He trailed off, again dulling, again humorless, and suddenly it was like there was permafrost along every one of Peter's bones.

Right. His brother.

Thor cleared his throat and forced a smile. "But yes, your library! If you could lead me there, I would owe you a great debt."

"I got you, Mr. Thor. And really, it's no biggie."
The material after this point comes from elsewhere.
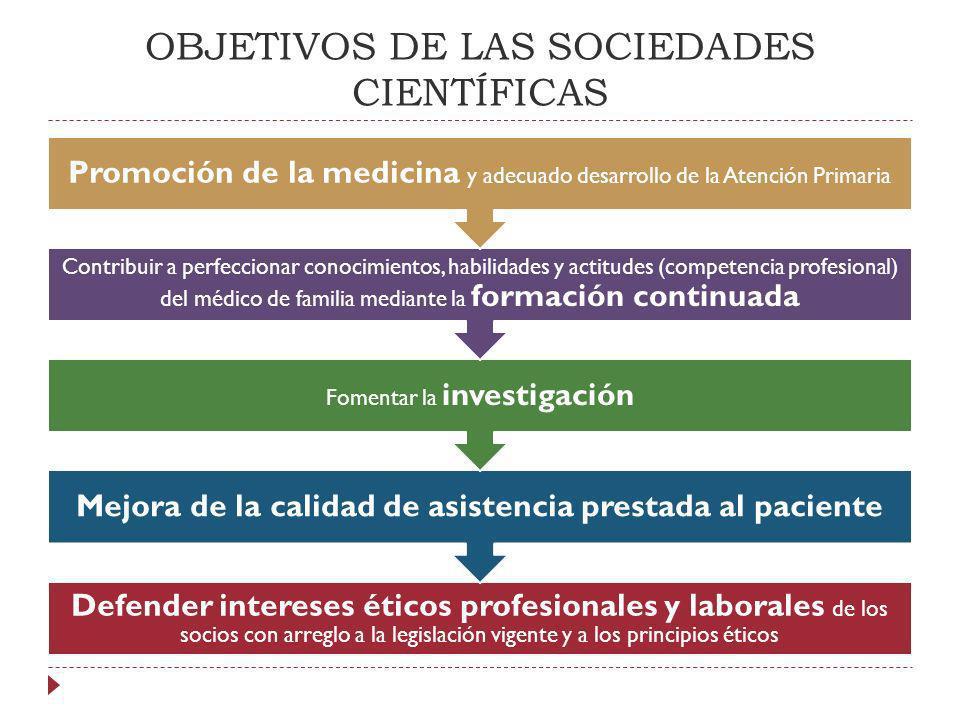 OBJETIVOS DE LAS SOCIEDADES CIENTÍFICAS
Maybe a little more of a biggie than he was letting himself believe, but he could have a crisis about it later if everything went back to his sort-of normal. Right now they had to make the thirty-ish minute commute to Elmhurst without getting found out and the sun down was a huge help, but as he looked at Thor he noticed the neat braids in his pulled back hair and the colored strips of leather woven through them.

Peter tugged out his beanie. It had a black pom pom on top and a couple fuzzy threads sticking out, and the words 'cool guy' in block letters ran across the cuff.

"Do you want to use a hat?"

::

Loki reclined in his armchair as he read the next book in his list of popular Midgardian literatures, fiction and non-fiction alike. Stephen Hawking, Anne Frank, Zhu Xi, Gabriel Garcia Marquez, Victor Hugo, Zora Neale—just to name a few of the hundreds he hungrily dove through. He always made a point to pick up a novel or two with every visit and when Peter was but a babe and found his toes more fascinating than the the Goodnight Moon he had been assured was age-appropriate listening. As he was taking a more... lasting stay in this realm, there was certainly enough time to enjoy what he could.

He sipped his wine.

There were also other writers Peter said were quite popular, though sensational in a different way. John Green, Lemony Snicket, Neil Gaiman. He added those ones closer to the top of the list.

Bzzt.

Peter: don't panic [6:34pm]

Peter: bc i totally have this under contrl [6:34pm]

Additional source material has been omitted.